Passiert ist an jenem 13. Oktober 1989 kaum etwas. Gerade ein paar Dutzend Virenschäden weltweit wurden bekannt, viele davon nicht bestätigt. Der Täter war in den meisten Fällen das Israel-Virus.

In Frankreich war laut Daniel Duthill, Präsident der dortigen Softwareschutz-Agentur, etwa ein Prozent des PC-Bestands betroffen, darunter auch Renault. Viel schlimmer, meinte er, dürfte es Holland und Dänemark getroffen haben, weil dort etwa zehn Prozent aller PCs infiziert seien.

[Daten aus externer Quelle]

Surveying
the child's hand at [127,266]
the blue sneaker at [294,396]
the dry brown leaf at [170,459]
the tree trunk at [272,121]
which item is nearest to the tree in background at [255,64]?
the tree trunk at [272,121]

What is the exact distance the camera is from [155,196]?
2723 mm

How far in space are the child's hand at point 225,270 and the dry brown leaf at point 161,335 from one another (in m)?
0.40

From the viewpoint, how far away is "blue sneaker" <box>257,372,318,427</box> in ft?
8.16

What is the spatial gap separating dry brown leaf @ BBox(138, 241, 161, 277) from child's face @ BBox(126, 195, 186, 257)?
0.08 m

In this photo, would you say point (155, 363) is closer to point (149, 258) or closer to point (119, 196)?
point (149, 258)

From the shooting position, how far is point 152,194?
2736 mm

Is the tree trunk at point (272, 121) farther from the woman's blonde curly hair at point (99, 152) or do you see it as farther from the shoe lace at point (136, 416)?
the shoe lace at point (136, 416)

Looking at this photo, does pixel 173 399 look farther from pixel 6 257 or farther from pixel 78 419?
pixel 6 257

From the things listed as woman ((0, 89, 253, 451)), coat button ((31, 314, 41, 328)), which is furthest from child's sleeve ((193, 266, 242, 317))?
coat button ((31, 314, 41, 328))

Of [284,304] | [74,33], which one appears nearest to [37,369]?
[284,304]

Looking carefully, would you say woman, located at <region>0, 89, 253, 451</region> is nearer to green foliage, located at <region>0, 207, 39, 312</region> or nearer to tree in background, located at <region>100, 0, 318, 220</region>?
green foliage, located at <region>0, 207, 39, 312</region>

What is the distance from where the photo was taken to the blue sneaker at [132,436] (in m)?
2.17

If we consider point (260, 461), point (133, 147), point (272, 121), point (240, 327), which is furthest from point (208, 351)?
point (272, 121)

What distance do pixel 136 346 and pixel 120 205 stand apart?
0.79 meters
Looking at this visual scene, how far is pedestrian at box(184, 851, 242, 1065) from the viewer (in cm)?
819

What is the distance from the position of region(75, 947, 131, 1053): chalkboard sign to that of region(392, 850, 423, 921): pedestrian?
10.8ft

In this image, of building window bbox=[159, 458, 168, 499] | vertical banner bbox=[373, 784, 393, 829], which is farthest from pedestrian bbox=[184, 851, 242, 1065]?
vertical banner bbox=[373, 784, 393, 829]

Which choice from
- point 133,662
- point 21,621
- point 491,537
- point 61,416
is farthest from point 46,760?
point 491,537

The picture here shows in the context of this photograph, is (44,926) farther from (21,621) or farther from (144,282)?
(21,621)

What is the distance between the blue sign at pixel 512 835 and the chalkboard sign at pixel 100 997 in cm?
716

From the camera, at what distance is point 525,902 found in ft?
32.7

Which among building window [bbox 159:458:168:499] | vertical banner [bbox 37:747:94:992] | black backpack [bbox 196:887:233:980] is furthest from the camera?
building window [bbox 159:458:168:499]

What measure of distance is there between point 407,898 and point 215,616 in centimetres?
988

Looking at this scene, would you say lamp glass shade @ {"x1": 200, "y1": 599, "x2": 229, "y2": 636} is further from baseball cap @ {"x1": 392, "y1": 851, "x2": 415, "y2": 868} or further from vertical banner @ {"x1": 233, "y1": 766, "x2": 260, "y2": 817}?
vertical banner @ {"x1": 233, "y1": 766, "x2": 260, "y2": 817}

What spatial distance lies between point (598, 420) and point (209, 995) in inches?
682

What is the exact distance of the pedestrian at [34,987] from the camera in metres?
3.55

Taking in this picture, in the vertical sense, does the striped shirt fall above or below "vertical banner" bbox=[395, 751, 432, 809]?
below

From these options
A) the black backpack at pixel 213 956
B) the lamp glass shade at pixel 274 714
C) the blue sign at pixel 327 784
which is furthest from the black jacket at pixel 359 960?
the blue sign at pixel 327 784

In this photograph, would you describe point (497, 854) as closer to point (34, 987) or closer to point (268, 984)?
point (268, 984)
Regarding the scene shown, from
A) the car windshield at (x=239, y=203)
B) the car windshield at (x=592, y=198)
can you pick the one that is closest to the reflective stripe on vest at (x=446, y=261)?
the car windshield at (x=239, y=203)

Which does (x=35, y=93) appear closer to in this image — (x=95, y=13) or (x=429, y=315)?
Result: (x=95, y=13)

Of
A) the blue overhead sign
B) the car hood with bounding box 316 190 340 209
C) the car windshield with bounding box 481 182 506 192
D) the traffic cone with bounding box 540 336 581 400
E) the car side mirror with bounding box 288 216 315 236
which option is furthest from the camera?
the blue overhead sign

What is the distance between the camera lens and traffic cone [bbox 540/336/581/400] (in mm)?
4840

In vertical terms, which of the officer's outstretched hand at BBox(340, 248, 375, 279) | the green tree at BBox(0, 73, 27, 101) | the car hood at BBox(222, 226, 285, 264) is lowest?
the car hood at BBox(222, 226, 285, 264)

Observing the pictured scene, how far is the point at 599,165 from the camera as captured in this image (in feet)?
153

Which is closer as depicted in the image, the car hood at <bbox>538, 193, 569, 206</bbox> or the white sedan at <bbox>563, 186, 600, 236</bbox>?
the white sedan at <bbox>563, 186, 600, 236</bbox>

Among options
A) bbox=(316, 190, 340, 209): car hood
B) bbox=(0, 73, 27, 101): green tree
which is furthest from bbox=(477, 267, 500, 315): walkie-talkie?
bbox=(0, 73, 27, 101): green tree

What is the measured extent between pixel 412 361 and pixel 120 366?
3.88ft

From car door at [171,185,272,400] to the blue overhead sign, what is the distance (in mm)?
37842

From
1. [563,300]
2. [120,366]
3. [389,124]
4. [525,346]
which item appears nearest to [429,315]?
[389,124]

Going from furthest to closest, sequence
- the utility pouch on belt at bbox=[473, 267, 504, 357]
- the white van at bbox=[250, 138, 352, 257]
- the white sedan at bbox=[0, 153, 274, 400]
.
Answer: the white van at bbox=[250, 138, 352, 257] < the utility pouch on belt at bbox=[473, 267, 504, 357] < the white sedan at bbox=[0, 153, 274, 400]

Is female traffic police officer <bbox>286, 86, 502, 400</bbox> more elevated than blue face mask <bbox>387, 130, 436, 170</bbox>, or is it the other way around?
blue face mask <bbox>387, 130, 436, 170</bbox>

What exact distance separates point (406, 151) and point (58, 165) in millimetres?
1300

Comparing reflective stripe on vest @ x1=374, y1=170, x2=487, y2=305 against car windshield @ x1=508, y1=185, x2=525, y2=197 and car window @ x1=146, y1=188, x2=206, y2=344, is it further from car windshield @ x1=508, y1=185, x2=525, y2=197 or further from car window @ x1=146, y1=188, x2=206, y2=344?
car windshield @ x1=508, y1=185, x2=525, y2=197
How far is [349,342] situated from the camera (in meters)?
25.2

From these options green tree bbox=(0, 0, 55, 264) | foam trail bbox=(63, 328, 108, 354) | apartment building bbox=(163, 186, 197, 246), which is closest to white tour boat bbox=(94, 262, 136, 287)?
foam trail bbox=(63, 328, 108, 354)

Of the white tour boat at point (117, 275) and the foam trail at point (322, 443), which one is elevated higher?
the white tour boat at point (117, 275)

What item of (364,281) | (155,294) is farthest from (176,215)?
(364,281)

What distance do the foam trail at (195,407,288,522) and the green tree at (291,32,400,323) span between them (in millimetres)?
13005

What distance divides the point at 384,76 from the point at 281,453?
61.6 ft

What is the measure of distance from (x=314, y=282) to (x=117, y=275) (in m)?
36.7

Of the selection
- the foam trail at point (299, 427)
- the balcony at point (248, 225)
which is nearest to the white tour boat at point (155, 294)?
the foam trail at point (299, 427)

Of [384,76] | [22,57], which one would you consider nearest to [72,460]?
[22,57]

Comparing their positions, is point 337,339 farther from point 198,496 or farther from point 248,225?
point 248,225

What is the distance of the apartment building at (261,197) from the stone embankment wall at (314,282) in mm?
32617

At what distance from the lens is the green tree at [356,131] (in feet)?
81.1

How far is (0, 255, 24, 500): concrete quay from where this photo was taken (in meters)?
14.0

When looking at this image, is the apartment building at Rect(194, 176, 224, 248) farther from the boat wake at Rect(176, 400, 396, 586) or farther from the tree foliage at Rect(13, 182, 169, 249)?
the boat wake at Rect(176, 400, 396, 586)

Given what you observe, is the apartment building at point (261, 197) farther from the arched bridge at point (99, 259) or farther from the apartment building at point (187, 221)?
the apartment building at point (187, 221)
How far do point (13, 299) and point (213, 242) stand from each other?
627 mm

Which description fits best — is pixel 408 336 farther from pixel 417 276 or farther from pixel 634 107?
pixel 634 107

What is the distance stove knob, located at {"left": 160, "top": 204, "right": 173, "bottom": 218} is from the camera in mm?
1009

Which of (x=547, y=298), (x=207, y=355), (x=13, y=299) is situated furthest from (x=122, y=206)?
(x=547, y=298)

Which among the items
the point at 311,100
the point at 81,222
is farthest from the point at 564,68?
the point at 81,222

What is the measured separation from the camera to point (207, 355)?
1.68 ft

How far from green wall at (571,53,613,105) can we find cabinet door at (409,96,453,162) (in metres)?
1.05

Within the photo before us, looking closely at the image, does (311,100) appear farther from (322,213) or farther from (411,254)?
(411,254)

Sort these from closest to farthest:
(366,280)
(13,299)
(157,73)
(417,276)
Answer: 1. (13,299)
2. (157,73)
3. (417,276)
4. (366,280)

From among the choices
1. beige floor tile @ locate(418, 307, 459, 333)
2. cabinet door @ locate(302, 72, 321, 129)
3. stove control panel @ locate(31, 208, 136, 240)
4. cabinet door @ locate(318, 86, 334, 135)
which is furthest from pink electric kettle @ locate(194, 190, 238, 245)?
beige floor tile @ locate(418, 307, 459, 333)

Wahrscheinlich bezog er sich auf die von Reuters in die Welt gesetzte Zahl. Nennenswerte Schäden indes wurden auch von dort nicht gemeldet.

Das Medienspektakel hatte sich in Luft aufgelöst. Außer Spesen nichts gewesen? Nicht ganz. Vermutlich ist in Wahrheit doch mehr passiert, als die Öffentlichkeit erfuhr. Mit Sicherheit wurde manches verheimlicht, weil die Betroffenen um ihren Ruf oder ihren Job fürchteten. Doch was an diesem 13. Oktober 1989 passierte, passierte auch schon vor diesem Datum und passiert seither. Das Medienvirus ist verschwunden, die reale Gefahr besteht nach wie vor. Doch die Zahl der bekannten Viren hat sich in den vergangenen zwei Jahren dramatisch erhöht. Mehr denn je gilt: Freitag, der 13., ist immer.